(Excerpts of spatial question data)
'''
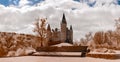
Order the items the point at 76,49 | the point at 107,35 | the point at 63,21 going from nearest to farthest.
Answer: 1. the point at 76,49
2. the point at 107,35
3. the point at 63,21

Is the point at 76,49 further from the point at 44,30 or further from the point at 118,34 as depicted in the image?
the point at 118,34

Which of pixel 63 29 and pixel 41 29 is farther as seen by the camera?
pixel 63 29

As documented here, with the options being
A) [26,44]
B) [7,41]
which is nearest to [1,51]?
[7,41]

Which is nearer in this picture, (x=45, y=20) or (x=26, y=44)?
(x=45, y=20)

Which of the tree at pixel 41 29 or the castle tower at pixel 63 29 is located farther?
the castle tower at pixel 63 29

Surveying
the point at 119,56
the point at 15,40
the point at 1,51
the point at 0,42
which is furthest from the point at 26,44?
the point at 119,56

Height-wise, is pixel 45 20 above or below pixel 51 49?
above

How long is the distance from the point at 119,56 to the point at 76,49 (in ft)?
15.1

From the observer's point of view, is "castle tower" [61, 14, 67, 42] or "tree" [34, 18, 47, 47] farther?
"castle tower" [61, 14, 67, 42]

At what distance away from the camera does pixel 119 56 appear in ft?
62.8

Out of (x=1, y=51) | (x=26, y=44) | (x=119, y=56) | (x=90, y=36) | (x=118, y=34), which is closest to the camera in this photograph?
(x=119, y=56)

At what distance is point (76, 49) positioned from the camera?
2170 cm

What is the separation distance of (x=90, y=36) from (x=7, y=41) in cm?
4820

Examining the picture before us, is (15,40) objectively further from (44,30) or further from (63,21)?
(63,21)
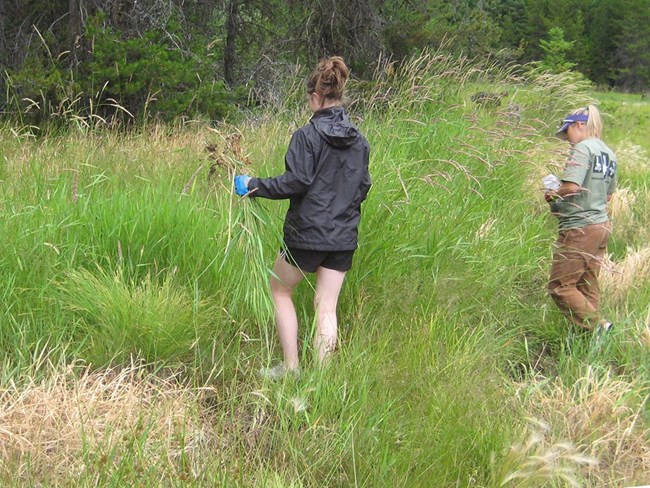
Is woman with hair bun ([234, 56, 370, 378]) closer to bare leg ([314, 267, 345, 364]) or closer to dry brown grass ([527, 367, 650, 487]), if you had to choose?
bare leg ([314, 267, 345, 364])

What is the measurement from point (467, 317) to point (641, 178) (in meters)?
5.74

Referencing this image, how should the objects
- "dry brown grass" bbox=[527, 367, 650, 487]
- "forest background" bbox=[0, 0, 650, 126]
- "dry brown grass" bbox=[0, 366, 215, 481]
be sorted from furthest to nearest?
"forest background" bbox=[0, 0, 650, 126], "dry brown grass" bbox=[527, 367, 650, 487], "dry brown grass" bbox=[0, 366, 215, 481]

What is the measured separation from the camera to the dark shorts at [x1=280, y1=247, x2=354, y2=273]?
348 cm

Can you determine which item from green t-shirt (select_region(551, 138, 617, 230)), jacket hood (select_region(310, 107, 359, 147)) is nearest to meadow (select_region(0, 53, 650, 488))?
jacket hood (select_region(310, 107, 359, 147))

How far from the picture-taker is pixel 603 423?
3.28 m

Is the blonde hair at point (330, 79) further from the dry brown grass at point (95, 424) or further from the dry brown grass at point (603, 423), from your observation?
the dry brown grass at point (603, 423)

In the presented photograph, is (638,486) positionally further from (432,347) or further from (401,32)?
(401,32)

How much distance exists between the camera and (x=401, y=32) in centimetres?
1217

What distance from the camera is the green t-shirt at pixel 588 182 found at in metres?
4.54

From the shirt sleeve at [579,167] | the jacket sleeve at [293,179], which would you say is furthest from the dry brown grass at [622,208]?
the jacket sleeve at [293,179]

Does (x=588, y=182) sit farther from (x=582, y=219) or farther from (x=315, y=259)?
(x=315, y=259)

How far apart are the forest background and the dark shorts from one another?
8.59 feet

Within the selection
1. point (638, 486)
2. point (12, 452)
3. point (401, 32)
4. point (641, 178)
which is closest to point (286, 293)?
point (12, 452)

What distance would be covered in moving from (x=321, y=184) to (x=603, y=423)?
66.9 inches
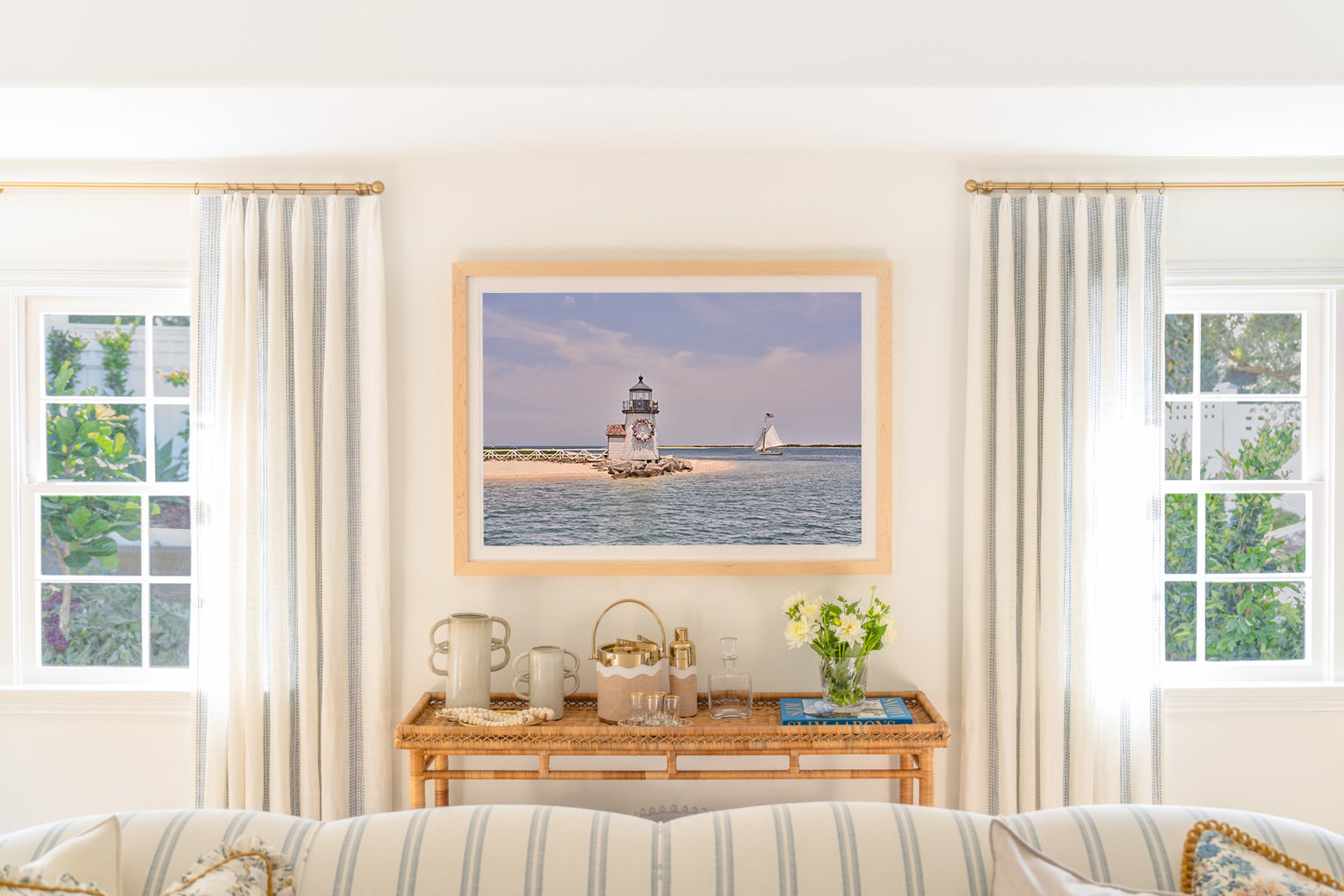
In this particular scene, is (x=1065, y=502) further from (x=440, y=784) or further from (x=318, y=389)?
(x=318, y=389)

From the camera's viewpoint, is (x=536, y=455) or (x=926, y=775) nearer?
(x=926, y=775)

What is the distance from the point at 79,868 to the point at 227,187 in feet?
6.46

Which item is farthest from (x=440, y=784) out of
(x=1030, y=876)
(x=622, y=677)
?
(x=1030, y=876)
'''
Aim of the task: Please pick out every line in the listing above that contains the word "forest" and copy each of those lines.

Result for this exercise:
- "forest background" bbox=[0, 0, 650, 126]
"forest background" bbox=[0, 0, 650, 126], "dry brown grass" bbox=[527, 367, 650, 487], "dry brown grass" bbox=[0, 366, 215, 481]
How far apart are the forest background and the dark shorts from one another?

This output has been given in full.